I tried this small model,
@config_enumerate
def model(data):
a=pyro.param(‘a0’,torch.tensor(1.),constraint=constraints.positive)
b=pyro.param(‘b0’,torch.tensor(1.),constraint=constraints.positive)
c=pyro.sample(‘c’,dist.Beta(concentration0=a,concentration1=b))
with pyro.plate(‘data’,size=data.shape[0],dim=-1):
o=pyro.sample(‘o’,dist.Binomial(probs=hp),obs=data)

def mle_guide(data):
pass

def full_guide(data):
a=pyro.param(‘a’,torch.tensor(1.),constraint=constraints.positive)
b=pyro.param(‘b’,torch.tensor(1.),constraint=constraints.positive)
c=pyro.sample(‘c’,dist.Beta(concentration0=a,concentration1=b))

def generate_data():
data=[]
for i in range(5000):
data.append(0)
return torch.tensor(data)

So if you run

data=generate_data()
adam = pyro.optim.Adam({‘lr’: 0.1})
elbo = pyro.infer.TraceEnum_ELBO(num_particles=10)
svi=SVI(model,mle_guide,adam,elbo)
#or
svi=SVI(model,full_guide,adam,elbo)
for step in range(100):
svi.step(data)

print(“a0: {}”.format(pyro.param(“a0”).item()))
print(“a1: {}”.format(pyro.param(“a1”).item()))
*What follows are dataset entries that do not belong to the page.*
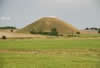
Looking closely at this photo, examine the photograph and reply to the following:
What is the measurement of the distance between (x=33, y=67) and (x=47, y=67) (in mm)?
1126

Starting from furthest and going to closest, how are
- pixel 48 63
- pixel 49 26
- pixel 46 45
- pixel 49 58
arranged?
1. pixel 49 26
2. pixel 46 45
3. pixel 49 58
4. pixel 48 63

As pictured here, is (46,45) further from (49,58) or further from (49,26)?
(49,26)

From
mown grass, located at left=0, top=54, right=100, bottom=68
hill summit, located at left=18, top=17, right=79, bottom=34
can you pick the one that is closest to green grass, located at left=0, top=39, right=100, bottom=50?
mown grass, located at left=0, top=54, right=100, bottom=68

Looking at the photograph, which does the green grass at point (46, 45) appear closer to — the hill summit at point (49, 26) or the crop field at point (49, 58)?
the crop field at point (49, 58)

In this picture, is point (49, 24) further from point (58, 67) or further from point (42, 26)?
point (58, 67)

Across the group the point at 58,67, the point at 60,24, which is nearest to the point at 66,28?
the point at 60,24

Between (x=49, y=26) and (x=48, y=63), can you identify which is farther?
(x=49, y=26)

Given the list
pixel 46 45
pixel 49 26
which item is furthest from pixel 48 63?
pixel 49 26

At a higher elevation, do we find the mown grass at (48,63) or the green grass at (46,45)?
the mown grass at (48,63)

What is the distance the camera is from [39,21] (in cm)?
17675

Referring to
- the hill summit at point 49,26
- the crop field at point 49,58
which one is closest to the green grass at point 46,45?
the crop field at point 49,58

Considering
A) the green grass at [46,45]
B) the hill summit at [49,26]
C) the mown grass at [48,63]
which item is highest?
the hill summit at [49,26]

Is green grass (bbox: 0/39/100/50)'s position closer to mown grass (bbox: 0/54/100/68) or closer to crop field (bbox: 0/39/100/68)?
crop field (bbox: 0/39/100/68)

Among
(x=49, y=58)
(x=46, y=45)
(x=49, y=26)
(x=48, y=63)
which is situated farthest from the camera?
(x=49, y=26)
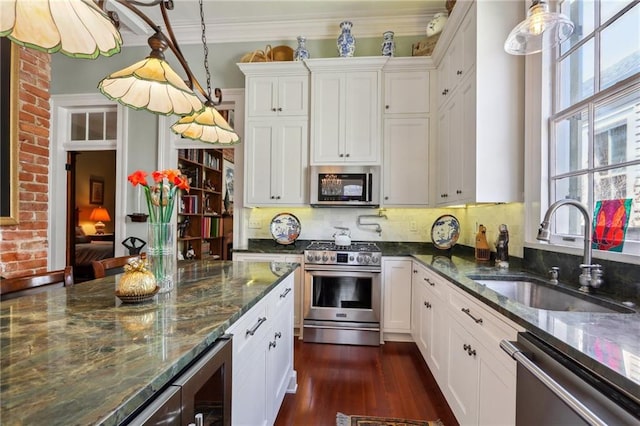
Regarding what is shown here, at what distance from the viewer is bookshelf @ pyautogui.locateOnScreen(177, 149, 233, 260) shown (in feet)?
14.6

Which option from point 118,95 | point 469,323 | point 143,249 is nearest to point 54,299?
point 118,95

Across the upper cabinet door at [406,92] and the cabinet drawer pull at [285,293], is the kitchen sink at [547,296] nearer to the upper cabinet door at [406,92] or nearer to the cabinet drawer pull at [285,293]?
the cabinet drawer pull at [285,293]

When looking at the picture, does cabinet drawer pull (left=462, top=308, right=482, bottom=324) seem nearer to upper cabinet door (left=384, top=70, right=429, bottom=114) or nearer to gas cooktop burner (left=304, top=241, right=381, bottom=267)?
gas cooktop burner (left=304, top=241, right=381, bottom=267)

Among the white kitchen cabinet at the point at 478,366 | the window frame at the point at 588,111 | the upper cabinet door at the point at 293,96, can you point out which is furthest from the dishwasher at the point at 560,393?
the upper cabinet door at the point at 293,96

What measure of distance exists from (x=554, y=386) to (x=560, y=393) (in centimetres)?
3

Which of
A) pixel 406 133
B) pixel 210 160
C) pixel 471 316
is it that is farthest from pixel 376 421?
pixel 210 160

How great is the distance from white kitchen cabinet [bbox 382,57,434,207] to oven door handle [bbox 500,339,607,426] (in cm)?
226

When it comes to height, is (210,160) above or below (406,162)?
above

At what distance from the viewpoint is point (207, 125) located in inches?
68.6

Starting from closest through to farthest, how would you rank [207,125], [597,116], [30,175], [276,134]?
1. [597,116]
2. [207,125]
3. [30,175]
4. [276,134]

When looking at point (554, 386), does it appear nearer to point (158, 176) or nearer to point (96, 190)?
point (158, 176)

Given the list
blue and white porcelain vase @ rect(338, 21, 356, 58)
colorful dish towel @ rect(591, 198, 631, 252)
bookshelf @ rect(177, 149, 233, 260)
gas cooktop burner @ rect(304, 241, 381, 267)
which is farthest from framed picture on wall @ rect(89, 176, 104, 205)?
colorful dish towel @ rect(591, 198, 631, 252)

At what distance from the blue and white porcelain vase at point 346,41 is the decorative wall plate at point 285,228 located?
1855 mm

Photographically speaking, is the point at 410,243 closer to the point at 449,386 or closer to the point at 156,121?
the point at 449,386
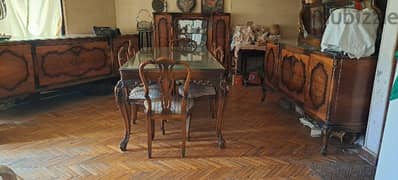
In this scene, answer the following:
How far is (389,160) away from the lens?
59.8 inches

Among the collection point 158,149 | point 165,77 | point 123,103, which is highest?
point 165,77

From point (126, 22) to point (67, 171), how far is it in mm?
3903

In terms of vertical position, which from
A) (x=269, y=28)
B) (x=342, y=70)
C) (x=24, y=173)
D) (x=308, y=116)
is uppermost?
(x=269, y=28)

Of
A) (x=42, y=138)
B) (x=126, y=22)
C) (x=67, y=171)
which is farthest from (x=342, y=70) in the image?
(x=126, y=22)

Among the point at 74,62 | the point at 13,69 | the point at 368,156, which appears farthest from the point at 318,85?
the point at 13,69

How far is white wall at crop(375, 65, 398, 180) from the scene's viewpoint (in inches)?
58.2

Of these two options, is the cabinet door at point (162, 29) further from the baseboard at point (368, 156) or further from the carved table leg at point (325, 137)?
the baseboard at point (368, 156)

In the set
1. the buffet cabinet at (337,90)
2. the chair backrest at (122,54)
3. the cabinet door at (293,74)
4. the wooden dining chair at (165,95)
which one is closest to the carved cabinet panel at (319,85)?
the buffet cabinet at (337,90)

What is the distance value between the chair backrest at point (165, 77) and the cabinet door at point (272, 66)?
1602mm

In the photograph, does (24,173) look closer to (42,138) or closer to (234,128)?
(42,138)

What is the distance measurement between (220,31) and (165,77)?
3.33 metres

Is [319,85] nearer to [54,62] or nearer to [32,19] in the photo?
[54,62]

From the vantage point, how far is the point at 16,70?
3.25 meters

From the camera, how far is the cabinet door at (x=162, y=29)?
16.8 feet
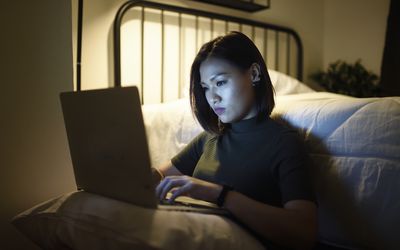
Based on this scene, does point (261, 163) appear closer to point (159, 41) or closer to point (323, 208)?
point (323, 208)

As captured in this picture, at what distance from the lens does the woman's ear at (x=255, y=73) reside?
0.94 metres

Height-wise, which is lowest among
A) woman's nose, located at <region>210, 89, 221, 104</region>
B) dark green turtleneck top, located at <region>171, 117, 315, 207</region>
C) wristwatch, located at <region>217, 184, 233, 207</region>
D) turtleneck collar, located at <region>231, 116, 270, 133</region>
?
wristwatch, located at <region>217, 184, 233, 207</region>

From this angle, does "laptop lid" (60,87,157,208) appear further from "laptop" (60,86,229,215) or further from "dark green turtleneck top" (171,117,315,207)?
"dark green turtleneck top" (171,117,315,207)

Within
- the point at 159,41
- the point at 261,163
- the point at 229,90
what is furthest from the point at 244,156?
the point at 159,41

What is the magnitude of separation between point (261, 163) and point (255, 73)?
0.25 m

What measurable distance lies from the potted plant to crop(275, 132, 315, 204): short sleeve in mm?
1724

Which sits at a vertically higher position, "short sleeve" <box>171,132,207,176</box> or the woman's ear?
the woman's ear

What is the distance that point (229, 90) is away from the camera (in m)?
0.92

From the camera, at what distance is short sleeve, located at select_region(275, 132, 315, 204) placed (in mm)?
742

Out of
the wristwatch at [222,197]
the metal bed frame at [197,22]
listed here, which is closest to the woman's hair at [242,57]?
the wristwatch at [222,197]

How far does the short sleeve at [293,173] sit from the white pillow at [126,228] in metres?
0.12

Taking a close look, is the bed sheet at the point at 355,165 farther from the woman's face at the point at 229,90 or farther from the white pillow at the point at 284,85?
the white pillow at the point at 284,85

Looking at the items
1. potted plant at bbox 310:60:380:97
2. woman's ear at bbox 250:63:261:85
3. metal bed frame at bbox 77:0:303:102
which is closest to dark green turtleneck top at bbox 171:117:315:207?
woman's ear at bbox 250:63:261:85

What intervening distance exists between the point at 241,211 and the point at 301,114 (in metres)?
0.34
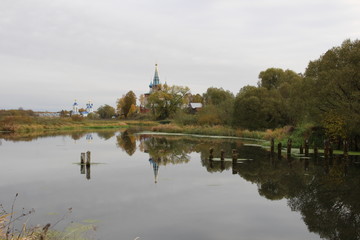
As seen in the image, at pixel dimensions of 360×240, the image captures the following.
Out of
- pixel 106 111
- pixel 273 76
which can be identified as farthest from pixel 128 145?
pixel 106 111

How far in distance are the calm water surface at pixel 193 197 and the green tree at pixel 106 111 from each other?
110510 millimetres

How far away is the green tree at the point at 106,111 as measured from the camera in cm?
13430

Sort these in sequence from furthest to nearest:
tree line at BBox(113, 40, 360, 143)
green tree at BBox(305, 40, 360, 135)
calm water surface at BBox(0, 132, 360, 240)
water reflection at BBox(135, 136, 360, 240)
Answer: tree line at BBox(113, 40, 360, 143)
green tree at BBox(305, 40, 360, 135)
water reflection at BBox(135, 136, 360, 240)
calm water surface at BBox(0, 132, 360, 240)

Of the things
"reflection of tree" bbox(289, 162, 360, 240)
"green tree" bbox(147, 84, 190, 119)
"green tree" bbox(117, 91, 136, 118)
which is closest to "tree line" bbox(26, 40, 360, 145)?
"green tree" bbox(147, 84, 190, 119)

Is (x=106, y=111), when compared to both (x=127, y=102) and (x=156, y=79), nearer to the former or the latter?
(x=127, y=102)

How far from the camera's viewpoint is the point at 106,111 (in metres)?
134

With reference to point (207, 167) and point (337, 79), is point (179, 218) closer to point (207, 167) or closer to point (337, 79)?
point (207, 167)

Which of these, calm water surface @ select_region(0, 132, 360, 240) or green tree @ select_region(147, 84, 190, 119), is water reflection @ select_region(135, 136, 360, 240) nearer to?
calm water surface @ select_region(0, 132, 360, 240)

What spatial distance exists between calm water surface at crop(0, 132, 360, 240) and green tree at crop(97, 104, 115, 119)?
110510 mm

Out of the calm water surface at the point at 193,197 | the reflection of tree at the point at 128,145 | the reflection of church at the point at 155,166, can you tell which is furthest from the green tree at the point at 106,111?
the calm water surface at the point at 193,197

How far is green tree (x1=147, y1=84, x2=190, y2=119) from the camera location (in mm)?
92875

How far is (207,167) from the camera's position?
2327 cm

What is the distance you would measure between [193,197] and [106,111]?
4832 inches

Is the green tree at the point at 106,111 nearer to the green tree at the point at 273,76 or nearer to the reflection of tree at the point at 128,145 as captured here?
the green tree at the point at 273,76
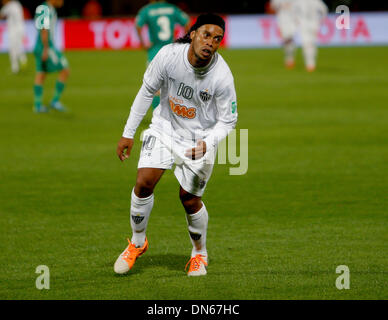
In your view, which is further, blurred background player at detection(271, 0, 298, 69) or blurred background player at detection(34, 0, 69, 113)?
blurred background player at detection(271, 0, 298, 69)

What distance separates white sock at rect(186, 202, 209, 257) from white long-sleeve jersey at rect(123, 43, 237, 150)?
2.00 feet

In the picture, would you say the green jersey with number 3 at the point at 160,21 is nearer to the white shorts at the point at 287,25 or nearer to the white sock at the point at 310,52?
the white sock at the point at 310,52

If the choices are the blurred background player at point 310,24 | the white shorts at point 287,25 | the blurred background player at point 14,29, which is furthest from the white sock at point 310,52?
the blurred background player at point 14,29

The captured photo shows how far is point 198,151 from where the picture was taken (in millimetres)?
5168

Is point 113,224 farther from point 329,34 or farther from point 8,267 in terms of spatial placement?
point 329,34

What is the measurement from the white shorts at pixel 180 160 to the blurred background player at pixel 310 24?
16.0 metres

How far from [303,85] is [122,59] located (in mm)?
9376

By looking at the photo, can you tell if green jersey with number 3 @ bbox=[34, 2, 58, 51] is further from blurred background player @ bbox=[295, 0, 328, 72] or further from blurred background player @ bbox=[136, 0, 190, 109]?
blurred background player @ bbox=[295, 0, 328, 72]

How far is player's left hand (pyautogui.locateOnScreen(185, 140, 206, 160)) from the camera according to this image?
517cm

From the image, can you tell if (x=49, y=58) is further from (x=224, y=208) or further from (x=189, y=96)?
(x=189, y=96)

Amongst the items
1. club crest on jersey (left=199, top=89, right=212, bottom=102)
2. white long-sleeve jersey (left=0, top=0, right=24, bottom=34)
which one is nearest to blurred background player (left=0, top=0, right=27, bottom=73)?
white long-sleeve jersey (left=0, top=0, right=24, bottom=34)

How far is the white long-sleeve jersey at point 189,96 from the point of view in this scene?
17.3ft
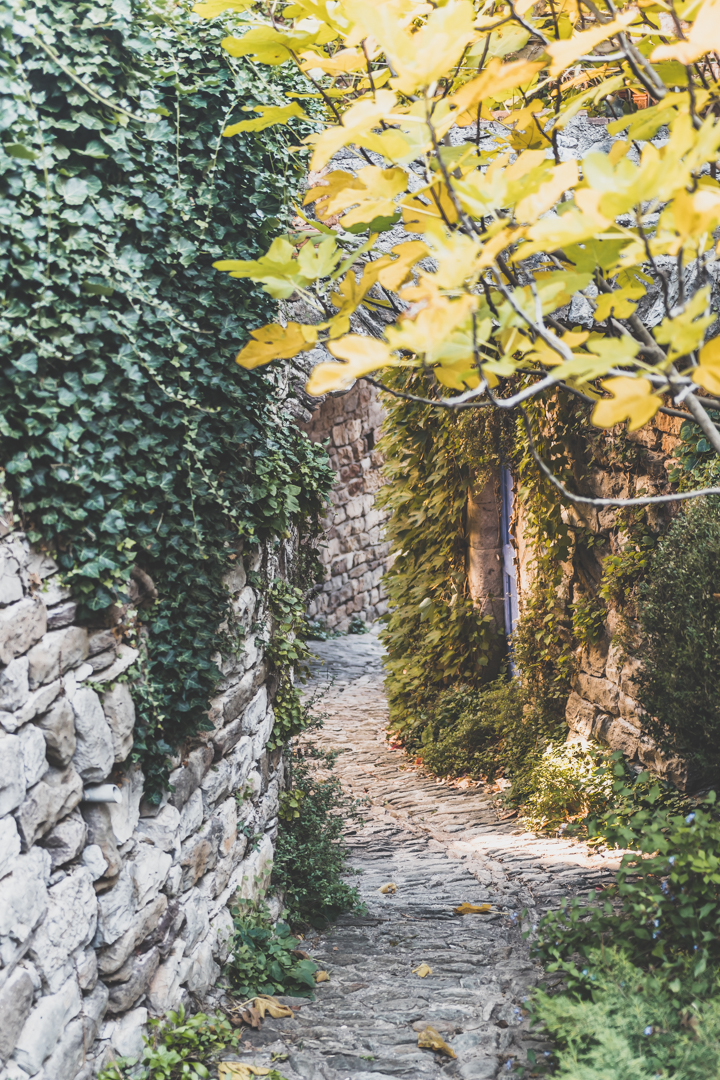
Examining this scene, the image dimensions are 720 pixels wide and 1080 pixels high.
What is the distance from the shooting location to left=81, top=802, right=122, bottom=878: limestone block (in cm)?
198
you will find that in these two situations, the printed values are quite different.

I think using the empty mle guide give us the mle of the model side parameters, if that’s true, then the value produced by using full guide will not be the mle value, because they are different.
It seems that when both model side and guide side have trainable parameters, the trained model side parameter values are not MLE, it is something between MLE and MAP, i guess?

martinjankowiak · June 15, 2022, 4:07pm

mle and map are explained here.

if the model has latent variables and the guide is a true variational distribution (i.e. has sample statements for each sample statement in the model) then parameters in the model are point estimates whose values are determined by maximizing the ELBO. these are “MLE” in the loose sense that they are point estimates whose value is fixed by maximizing the ELBO, which is a lower bound to the log evidence. they are not MLE in the sense used here, which specifically refers to latent variables, although these are obviously closely related since both involve point estimates.

yaow · June 16, 2022, 1:08am

I see, it seems that the classical MLE is a special case of ELBO MLE. They both aim to maximize model evidence of the observed data, and classical MLE is a special case when we don’t have priors on the latent variable.